> [TEXT PASSAGE]
'''

When Citi flagged the sorts of people it would be cutting in its Bora Bora job cuts in October, it seemed that it would be cutting executive roles two to three levels below the CEO and people engaged in pointless meetings and administration. The implication was that the people being cut wouldn't have revenue lines attached to them.

The fact that Citi is out there, eliminating senior traders, might therefore be something of a shock. Bloomberg reports that yesterday's cuts of 300 managing directors included Marc Pagano, head of emerging markets credit trading. Adrian Lui, head of spread products trading for Asia Pacific and Dirk Keijer, head of equities trading for Europe. 

All are traders of a certain vintage. Pagano began his finance career in 1998 according to his FINRA registration. Keijer began in 1996, as did Lui. This puts them all in their mid-40s. 

It's not clear whether other trading heads have gone too, but the exit of the three men is a warning to senior traders without their own pnl. Once you're a cost, you're dispensable, especially in a market where revenues are down 14% year-on-year, as they are in Citi's equities business.

'''

> [SET PROBLEM] Summarize the passage on Citi's job cuts in two sentences. The material that follows is not needed for anything here.

> [DATA BLOCK]

'''

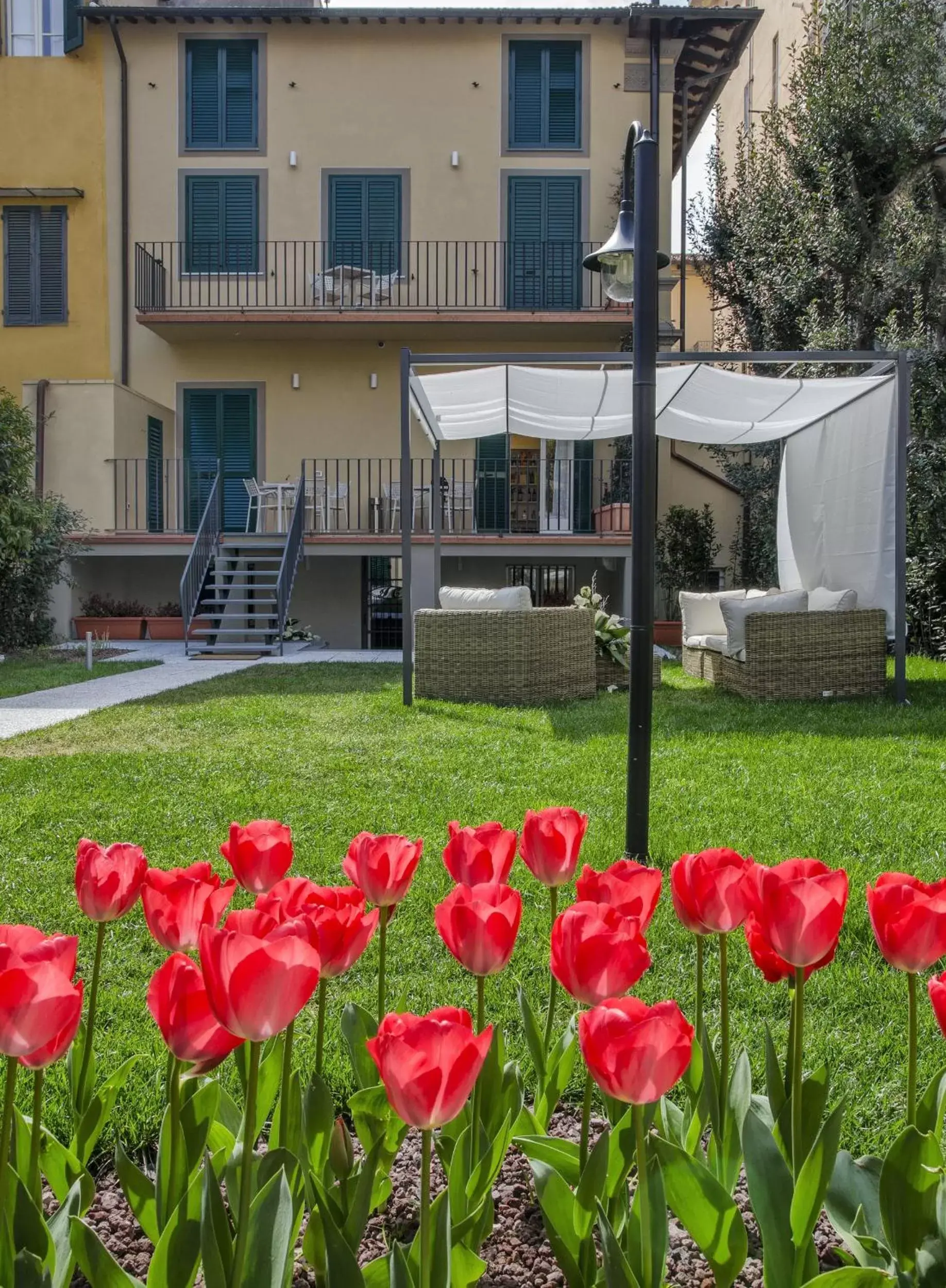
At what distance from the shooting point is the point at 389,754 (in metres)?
5.26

'''

> [THE ANSWER] Citi's October announcement suggested its cuts would target executive roles two to three levels below the CEO and people without revenue lines, yet Bloomberg reports that its cut of 300 managing directors included senior traders Marc Pagano, Adrian Lui and Dirk Keijer. Their exit warns senior traders without their own pnl that they are dispensable once they become a cost, especially with revenues down 14% year-on-year in Citi's equities business.